Exercise objective: Print the lines of the data exactly as they appear, from the line containing "How far from the camera was" through the last line of the data.

[Data records]
========================================

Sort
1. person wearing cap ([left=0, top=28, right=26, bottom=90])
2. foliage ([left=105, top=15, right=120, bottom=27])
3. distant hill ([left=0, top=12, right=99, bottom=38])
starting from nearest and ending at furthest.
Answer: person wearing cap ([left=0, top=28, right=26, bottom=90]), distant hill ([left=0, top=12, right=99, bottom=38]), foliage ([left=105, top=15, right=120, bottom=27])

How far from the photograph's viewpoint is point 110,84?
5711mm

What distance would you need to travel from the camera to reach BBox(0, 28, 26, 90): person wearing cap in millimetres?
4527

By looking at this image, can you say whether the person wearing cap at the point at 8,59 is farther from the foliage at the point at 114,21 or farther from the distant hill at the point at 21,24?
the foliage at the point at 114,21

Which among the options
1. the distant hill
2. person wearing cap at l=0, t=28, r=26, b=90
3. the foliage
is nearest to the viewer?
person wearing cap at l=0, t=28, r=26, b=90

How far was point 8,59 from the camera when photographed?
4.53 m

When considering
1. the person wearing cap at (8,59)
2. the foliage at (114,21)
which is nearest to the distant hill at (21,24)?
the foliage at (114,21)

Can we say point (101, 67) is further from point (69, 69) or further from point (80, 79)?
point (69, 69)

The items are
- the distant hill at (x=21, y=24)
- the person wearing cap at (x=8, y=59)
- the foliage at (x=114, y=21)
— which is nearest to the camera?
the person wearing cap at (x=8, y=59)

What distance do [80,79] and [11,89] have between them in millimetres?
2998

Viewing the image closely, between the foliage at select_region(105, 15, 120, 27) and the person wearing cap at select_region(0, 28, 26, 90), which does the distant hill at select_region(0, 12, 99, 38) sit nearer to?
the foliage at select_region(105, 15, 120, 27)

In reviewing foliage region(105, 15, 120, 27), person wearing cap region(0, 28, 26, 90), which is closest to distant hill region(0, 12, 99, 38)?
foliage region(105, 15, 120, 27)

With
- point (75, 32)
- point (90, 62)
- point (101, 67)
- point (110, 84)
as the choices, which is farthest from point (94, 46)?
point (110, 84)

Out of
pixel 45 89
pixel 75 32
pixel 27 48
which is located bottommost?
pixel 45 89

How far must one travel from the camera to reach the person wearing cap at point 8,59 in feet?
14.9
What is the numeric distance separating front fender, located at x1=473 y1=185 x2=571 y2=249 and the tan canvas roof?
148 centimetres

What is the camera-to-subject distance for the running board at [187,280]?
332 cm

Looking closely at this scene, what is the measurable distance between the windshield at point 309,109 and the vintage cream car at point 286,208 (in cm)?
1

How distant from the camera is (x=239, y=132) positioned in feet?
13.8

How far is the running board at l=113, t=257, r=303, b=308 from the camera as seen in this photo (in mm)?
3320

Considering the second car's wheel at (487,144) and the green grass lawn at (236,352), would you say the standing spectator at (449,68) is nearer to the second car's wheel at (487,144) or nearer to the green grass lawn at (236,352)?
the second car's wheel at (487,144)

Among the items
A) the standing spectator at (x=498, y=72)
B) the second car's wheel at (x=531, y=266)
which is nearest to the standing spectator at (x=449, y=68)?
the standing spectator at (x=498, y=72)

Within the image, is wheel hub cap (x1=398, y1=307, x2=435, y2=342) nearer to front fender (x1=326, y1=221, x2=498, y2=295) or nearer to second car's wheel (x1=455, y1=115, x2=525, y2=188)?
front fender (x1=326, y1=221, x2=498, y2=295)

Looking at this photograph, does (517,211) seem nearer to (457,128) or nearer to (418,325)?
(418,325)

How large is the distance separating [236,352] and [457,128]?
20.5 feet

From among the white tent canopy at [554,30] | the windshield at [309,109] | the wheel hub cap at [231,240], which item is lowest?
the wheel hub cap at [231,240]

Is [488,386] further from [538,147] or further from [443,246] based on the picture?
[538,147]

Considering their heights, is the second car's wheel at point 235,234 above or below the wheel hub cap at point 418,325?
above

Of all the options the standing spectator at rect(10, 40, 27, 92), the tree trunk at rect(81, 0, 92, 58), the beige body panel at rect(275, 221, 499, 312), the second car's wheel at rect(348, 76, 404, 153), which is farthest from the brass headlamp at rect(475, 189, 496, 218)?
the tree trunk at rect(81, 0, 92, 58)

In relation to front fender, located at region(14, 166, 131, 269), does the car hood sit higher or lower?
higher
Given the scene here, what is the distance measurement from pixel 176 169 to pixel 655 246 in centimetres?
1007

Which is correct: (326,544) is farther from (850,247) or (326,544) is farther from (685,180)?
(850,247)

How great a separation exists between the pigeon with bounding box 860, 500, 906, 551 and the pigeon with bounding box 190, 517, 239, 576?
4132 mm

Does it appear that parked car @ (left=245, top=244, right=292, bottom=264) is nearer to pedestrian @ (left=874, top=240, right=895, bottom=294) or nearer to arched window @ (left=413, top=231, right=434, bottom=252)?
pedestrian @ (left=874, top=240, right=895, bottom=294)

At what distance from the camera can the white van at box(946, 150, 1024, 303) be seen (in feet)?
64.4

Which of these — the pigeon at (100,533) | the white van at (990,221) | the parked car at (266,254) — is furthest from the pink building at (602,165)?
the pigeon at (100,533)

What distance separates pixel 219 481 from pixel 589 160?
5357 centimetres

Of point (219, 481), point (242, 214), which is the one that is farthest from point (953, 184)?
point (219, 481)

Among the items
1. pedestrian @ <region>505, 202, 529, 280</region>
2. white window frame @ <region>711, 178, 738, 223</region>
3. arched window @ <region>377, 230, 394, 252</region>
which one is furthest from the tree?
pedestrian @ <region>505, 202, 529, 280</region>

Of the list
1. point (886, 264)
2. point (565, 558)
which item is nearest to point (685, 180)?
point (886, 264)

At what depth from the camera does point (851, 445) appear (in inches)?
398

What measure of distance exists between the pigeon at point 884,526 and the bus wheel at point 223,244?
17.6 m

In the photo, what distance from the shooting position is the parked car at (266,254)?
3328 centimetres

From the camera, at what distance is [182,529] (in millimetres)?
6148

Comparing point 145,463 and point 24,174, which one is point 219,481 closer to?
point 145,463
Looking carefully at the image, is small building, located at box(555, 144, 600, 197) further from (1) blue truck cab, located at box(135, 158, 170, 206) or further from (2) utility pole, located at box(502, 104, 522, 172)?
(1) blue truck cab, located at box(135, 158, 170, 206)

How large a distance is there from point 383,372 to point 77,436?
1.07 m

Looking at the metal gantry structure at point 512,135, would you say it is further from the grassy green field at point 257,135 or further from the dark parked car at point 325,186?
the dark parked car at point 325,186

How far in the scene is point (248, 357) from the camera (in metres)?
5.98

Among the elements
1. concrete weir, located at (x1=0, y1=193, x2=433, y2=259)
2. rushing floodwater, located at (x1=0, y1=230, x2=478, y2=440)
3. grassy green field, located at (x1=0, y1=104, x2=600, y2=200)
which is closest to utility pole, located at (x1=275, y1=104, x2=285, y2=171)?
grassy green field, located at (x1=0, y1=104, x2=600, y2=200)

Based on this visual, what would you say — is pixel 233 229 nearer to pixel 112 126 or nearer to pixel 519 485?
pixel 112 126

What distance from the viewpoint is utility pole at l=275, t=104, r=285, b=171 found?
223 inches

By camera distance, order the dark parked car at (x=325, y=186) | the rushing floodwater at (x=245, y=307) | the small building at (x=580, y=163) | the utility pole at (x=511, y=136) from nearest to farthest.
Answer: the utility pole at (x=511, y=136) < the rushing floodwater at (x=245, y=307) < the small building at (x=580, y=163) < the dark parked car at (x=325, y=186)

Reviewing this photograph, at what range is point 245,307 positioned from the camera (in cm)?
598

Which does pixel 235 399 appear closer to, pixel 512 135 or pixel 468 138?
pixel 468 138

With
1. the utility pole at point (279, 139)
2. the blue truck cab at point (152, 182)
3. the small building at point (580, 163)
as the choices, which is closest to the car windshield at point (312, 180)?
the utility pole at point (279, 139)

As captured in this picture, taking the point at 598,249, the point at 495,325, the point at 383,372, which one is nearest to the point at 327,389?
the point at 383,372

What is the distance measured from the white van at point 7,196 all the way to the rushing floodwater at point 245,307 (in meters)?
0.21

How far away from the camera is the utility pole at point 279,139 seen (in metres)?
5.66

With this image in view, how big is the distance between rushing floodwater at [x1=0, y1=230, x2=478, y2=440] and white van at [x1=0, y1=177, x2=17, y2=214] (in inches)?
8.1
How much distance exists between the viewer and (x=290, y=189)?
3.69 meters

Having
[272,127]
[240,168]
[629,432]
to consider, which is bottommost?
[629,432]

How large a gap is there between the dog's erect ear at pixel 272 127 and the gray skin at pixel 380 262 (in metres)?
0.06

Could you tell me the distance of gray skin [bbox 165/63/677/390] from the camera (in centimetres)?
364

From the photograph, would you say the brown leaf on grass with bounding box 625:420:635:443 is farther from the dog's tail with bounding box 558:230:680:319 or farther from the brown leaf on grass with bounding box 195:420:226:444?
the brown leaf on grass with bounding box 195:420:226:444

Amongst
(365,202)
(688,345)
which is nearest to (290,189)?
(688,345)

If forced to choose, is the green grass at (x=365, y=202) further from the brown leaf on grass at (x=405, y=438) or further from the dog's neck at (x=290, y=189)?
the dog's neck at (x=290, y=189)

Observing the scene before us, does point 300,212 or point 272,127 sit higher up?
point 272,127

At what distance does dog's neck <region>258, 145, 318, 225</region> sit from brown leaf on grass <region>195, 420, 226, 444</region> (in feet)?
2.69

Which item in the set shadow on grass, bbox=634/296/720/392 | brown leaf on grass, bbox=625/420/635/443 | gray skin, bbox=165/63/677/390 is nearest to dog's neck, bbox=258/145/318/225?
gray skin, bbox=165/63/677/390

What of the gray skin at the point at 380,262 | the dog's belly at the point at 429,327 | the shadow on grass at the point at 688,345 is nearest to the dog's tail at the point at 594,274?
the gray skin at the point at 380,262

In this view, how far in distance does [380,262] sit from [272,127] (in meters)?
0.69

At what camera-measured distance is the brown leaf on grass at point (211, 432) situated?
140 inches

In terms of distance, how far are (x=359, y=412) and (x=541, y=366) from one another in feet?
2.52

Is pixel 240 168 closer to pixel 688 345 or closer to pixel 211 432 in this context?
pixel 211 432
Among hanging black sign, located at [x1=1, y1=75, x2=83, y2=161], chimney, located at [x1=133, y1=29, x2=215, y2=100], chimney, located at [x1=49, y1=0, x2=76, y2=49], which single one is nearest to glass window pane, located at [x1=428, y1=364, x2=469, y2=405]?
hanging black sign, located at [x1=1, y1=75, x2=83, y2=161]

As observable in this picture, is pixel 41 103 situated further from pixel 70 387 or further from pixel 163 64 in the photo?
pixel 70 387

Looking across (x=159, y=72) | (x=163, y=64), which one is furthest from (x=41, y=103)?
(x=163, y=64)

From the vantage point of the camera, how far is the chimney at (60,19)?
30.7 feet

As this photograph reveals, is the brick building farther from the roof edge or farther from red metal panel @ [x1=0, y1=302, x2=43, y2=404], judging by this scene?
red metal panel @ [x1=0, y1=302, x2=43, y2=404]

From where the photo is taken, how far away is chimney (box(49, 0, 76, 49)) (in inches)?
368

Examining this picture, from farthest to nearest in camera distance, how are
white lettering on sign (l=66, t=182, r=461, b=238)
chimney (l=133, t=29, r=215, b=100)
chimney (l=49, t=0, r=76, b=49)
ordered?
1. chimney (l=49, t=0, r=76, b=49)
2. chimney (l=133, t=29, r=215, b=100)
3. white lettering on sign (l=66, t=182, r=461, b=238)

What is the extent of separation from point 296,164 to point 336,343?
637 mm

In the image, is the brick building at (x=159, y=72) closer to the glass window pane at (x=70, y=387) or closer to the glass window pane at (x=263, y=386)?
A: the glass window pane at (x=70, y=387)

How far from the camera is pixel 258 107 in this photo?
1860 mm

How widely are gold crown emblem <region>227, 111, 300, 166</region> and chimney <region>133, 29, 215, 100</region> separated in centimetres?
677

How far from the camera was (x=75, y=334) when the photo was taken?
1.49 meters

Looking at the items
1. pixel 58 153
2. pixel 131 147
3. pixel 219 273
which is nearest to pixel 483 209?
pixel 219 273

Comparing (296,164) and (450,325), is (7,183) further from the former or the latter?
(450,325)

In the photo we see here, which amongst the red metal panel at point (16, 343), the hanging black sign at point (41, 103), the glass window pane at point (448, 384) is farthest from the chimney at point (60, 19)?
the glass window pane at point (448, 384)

========================================

Result of this task:
How far from the camera was (x=75, y=334) when the photo was taken?
1.49 meters

Looking at the items
1. pixel 58 153
2. pixel 131 147
3. pixel 219 273
which is nearest to pixel 483 209?
pixel 219 273

Comparing (296,164) and (450,325), is (7,183) further from the former or the latter?
(450,325)

In the photo we see here, which amongst the red metal panel at point (16, 343), the hanging black sign at point (41, 103), the glass window pane at point (448, 384) is farthest from the chimney at point (60, 19)?
the glass window pane at point (448, 384)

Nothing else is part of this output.